In July 1938, the England wicket-keeper, Les Ames was injured, and Gibb was chosen to keep wicket for England in the third Ashes match against Australia at Old Trafford, ahead of candidates including Yorkshire's usual and well-regarded wicket-keeper, Arthur Wood. The Third Test was abandoned without a ball being bowled due to rain. Fred Price kept wicket in the Fourth Test at Headingley later in July, when Gibb was himself injured (this was to be Price's only Test match). Gibb remained out of the England team when Wood made his Test debut in the Fifth Test (and Wood completed his four-match Test career playing in the three Tests against West Indies at home in 1939). Nevertheless, Gibb was chosen to tour South Africa in 1938–39 as Ames' deputy, although he played in all five Tests as a batsman, opening the batting in all five matches with Len Hutton. Gibb made his Test debut against South Africa in the First Test, at Johannesburg on 24 December 1938, scoring 93 and 106 He scored a second Test century in the Fifth Test, at Durban, in England's second innings in the timeless Test that was abandoned as a draw after 10 days of play. He also kept wicket for part of both the first and fifth Tests but did not make any dismissals.

During World War II Gibb was a Royal Air Force pilot on Catalina and Sunderland flying boats. He did not play again for England until the first series of England matches after the end of the war in 1946, at home against India. Gibb was selected as wicket-keeper in the first two Tests, but was replaced in the Third Test at The Oval by Godfrey Evans, making his Test debut. Gibb scored his second first-class century for Yorkshire in 1946, against Warwickshire. That winter, he kept wicket for England in the First Test at Brisbane on the MCC tour of Australia in 1946–47, but he was replaced again by Evans for the Second Test at Sydney. Thereafter, Evans remained a fixture in the side until 1959, and Gibb did not play for England again. In his eight Tests, he had scored three fifties and two centuries.

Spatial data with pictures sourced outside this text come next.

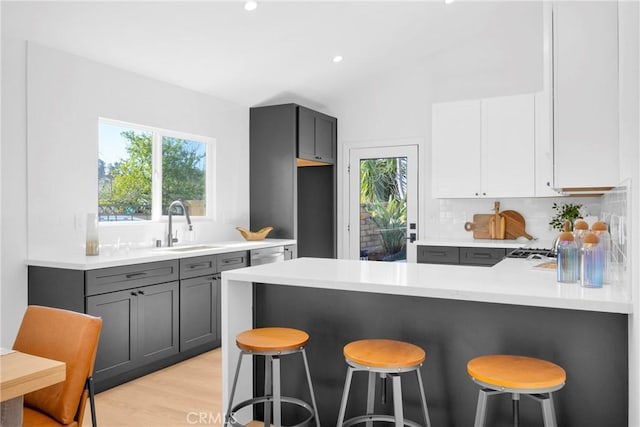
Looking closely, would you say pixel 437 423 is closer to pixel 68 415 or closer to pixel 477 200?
pixel 68 415

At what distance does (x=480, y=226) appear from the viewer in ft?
17.1

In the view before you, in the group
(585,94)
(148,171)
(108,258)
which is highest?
(585,94)

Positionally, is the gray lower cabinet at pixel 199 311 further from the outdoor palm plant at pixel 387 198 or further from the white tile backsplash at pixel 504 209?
the white tile backsplash at pixel 504 209

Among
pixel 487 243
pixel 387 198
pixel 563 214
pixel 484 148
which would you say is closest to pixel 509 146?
pixel 484 148

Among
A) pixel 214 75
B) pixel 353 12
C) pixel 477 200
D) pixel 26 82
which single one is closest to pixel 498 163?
pixel 477 200

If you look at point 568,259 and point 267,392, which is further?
point 267,392

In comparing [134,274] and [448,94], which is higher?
[448,94]

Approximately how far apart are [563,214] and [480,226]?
2.75 feet

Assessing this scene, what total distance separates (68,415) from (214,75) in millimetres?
3575

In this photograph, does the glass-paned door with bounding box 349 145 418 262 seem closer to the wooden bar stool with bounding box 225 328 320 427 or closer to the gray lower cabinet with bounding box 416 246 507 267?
the gray lower cabinet with bounding box 416 246 507 267

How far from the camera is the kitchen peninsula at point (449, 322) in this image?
6.35ft

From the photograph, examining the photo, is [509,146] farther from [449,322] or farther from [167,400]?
[167,400]

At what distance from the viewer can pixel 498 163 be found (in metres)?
4.82

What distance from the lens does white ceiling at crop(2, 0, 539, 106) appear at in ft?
11.1
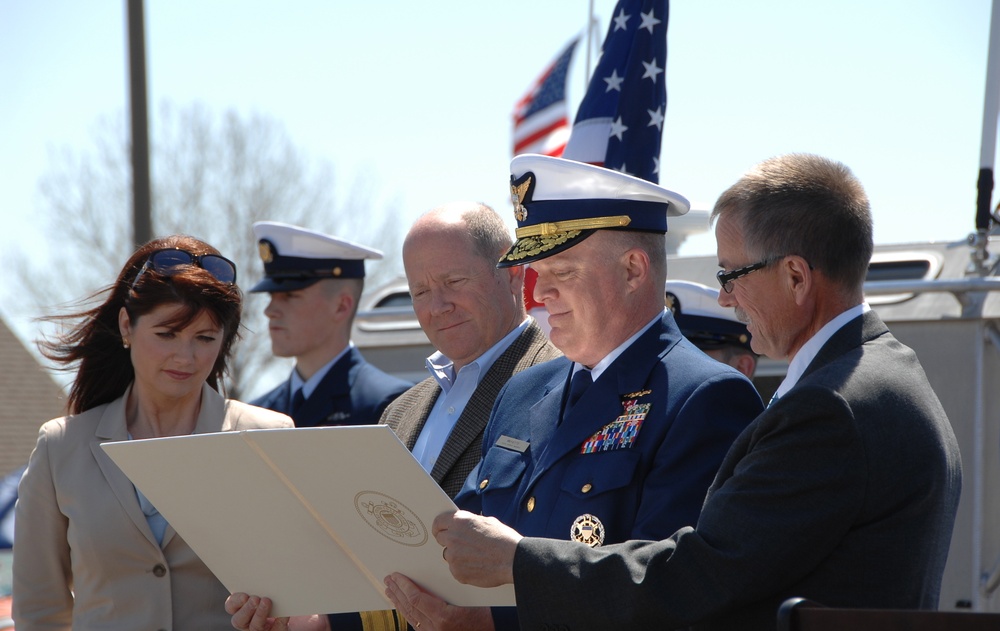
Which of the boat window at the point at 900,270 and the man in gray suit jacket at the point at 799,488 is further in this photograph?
the boat window at the point at 900,270

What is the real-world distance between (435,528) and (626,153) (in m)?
3.66

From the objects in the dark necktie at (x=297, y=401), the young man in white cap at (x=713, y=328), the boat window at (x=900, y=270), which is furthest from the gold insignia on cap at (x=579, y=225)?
the dark necktie at (x=297, y=401)

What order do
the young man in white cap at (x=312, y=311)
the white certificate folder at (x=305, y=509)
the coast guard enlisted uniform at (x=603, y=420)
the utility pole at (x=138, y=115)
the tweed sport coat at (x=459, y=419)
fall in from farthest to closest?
the utility pole at (x=138, y=115) < the young man in white cap at (x=312, y=311) < the tweed sport coat at (x=459, y=419) < the coast guard enlisted uniform at (x=603, y=420) < the white certificate folder at (x=305, y=509)

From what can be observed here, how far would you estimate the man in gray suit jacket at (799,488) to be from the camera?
208cm

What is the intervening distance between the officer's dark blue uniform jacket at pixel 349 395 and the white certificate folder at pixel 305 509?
2.17 meters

Gibb lost form and confidence during the tour of Australia and did not play first-class cricket for four seasons, from 1947 to 1950. In 1951 Essex needed a wicket-keeper and asked him to join them on a contract. He did so, becoming the first cricket blue to turn professional. This caused Marylebone Cricket Club (MCC) to suspend his membership. However, he scored four first-class centuries in his first season for Essex. He remained with Essex for six years, to 1956, making 1,000 runs four times. He toured in India with a Commonwealth team in 1953–54, scoring a century (154) at Jorhat.

Gibb was an umpire in first-class cricket from 1957 to 1966, later becoming a bus driver in Guildford, Surrey, where he died suddenly in December 1977. His obituary appeared in the 1979 edition of Wisden.